MATERIAL TO PROCESS →
*** Begin section ***

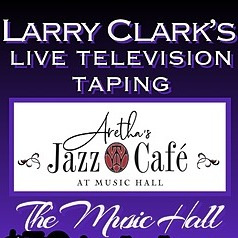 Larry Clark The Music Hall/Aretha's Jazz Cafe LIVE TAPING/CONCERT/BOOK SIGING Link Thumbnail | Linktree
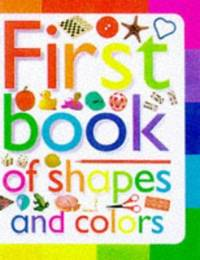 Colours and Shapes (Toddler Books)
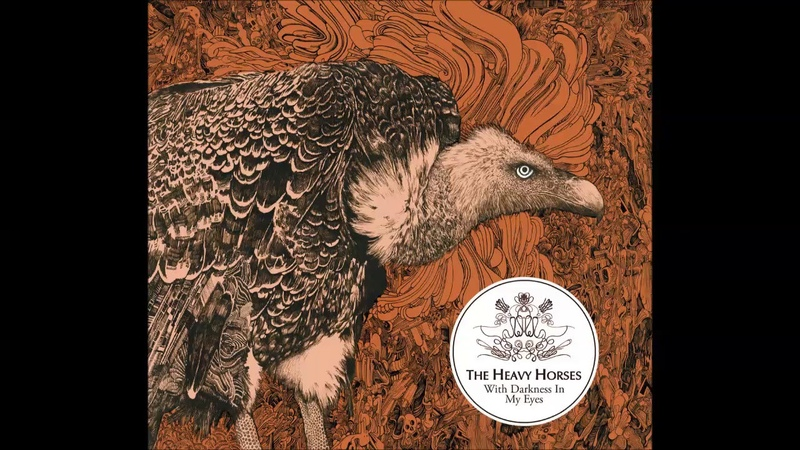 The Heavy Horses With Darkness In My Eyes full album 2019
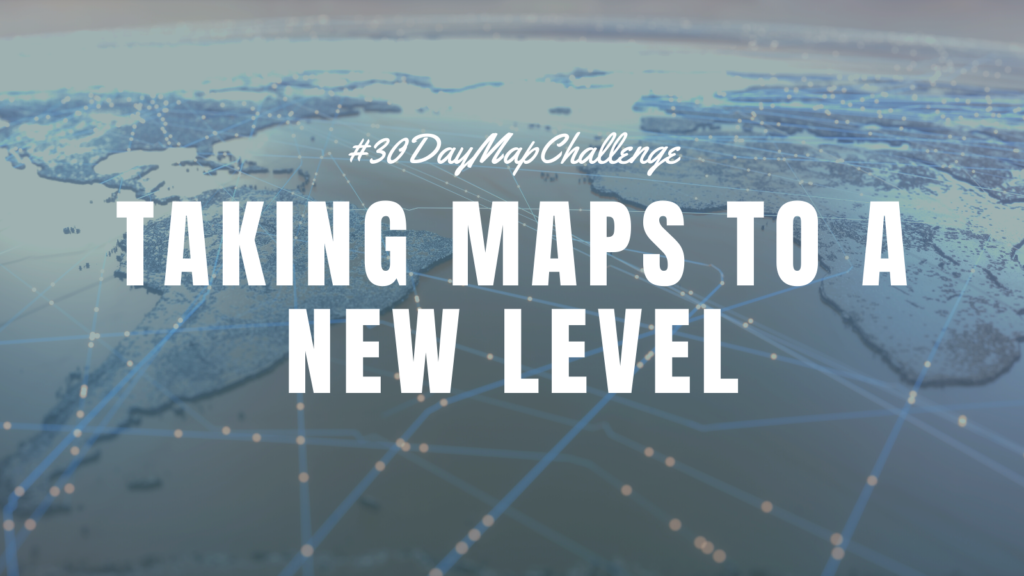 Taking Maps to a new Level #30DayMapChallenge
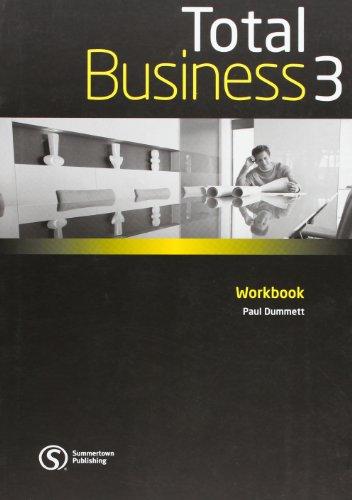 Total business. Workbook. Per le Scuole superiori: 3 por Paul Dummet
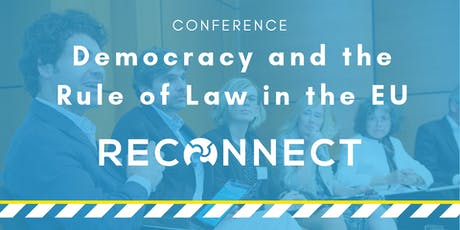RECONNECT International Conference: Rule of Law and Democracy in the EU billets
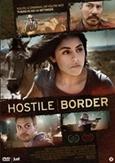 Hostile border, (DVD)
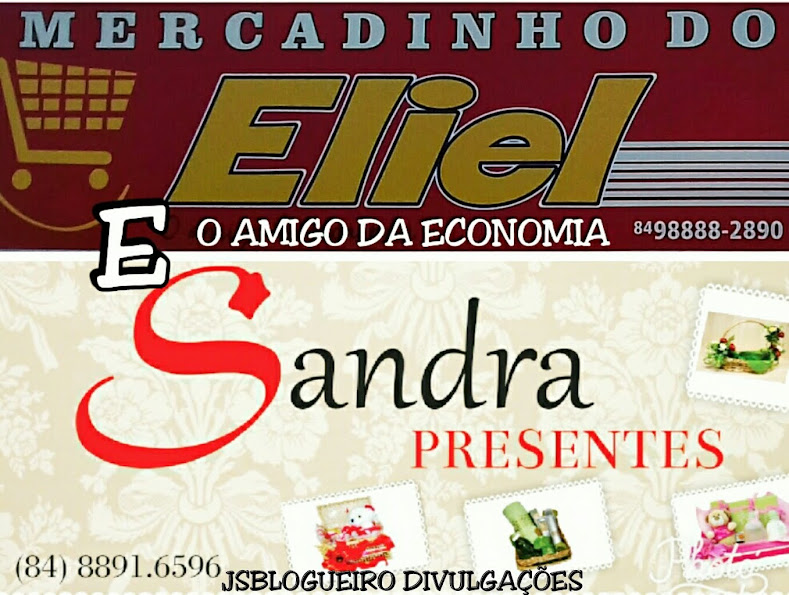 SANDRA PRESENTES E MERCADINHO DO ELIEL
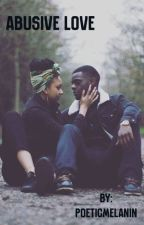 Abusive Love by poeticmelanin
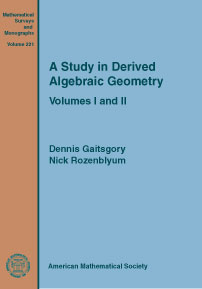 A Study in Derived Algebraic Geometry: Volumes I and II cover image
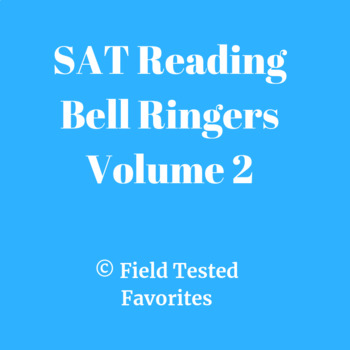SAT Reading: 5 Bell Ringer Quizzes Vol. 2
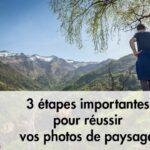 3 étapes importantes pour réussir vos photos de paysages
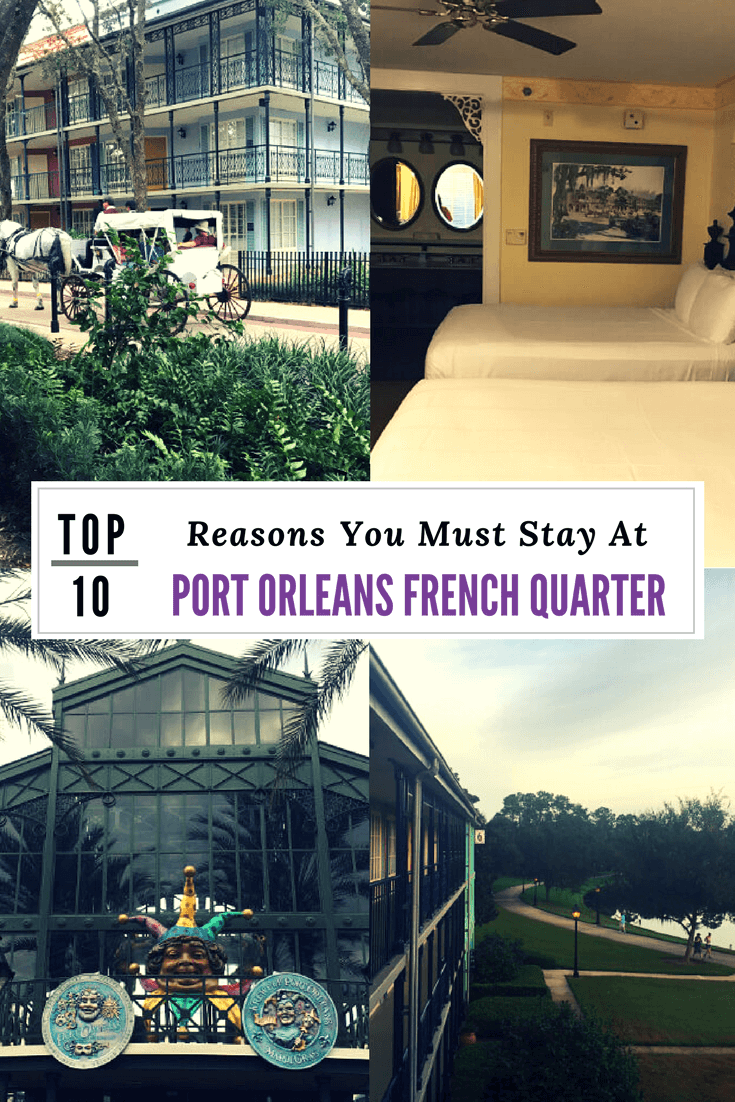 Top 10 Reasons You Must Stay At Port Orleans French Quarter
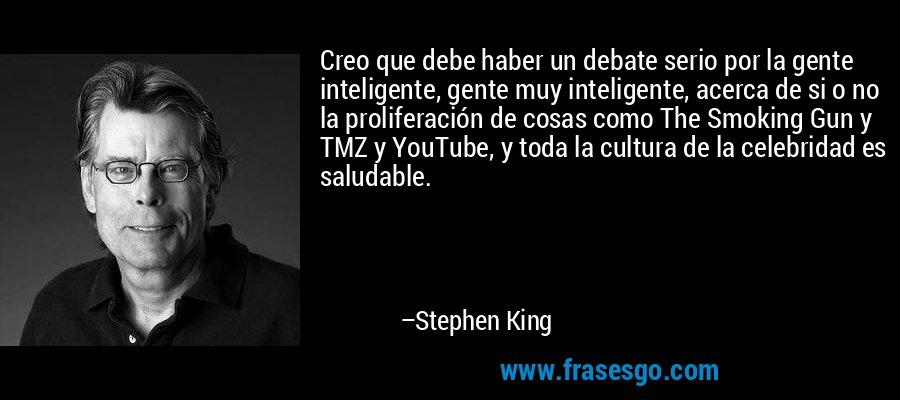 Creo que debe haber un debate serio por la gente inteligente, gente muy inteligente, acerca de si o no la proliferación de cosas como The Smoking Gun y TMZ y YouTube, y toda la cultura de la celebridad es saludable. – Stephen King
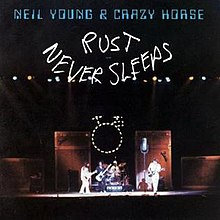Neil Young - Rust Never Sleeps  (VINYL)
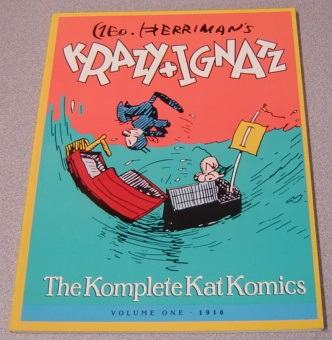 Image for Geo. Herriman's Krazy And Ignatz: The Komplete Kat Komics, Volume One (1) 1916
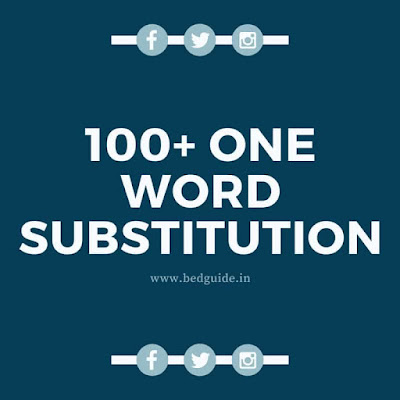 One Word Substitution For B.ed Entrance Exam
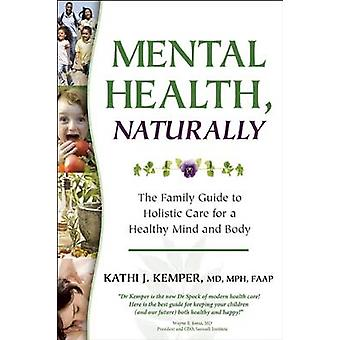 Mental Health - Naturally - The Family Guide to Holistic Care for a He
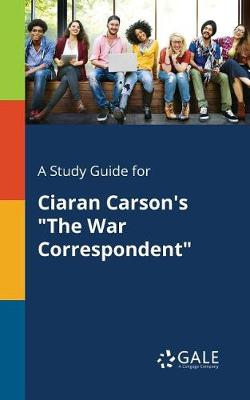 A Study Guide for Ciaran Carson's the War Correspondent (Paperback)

*** End section ***

TRY IT → Render the data above verbatim and without pictures.

SOLUTION BELOW →
 Larry Clark The Music Hall/Aretha's Jazz Cafe LIVE TAPING/CONCERT/BOOK SIGING Link Thumbnail | Linktree
 Colours and Shapes (Toddler Books)
 The Heavy Horses With Darkness In My Eyes full album 2019
 Taking Maps to a new Level #30DayMapChallenge
 Total business. Workbook. Per le Scuole superiori: 3 por Paul Dummet
RECONNECT International Conference: Rule of Law and Democracy in the EU billets
 Hostile border, (DVD)
 SANDRA PRESENTES E MERCADINHO DO ELIEL
 Abusive Love by poeticmelanin
 A Study in Derived Algebraic Geometry: Volumes I and II cover image
SAT Reading: 5 Bell Ringer Quizzes Vol. 2
 3 étapes importantes pour réussir vos photos de paysages
 Top 10 Reasons You Must Stay At Port Orleans French Quarter
 Creo que debe haber un debate serio por la gente inteligente, gente muy inteligente, acerca de si o no la proliferación de cosas como The Smoking Gun y TMZ y YouTube, y toda la cultura de la celebridad es saludable. – Stephen King
Neil Young - Rust Never Sleeps  (VINYL)
 Image for Geo. Herriman's Krazy And Ignatz: The Komplete Kat Komics, Volume One (1) 1916
 One Word Substitution For B.ed Entrance Exam
 Mental Health - Naturally - The Family Guide to Holistic Care for a He
 A Study Guide for Ciaran Carson's the War Correspondent (Paperback)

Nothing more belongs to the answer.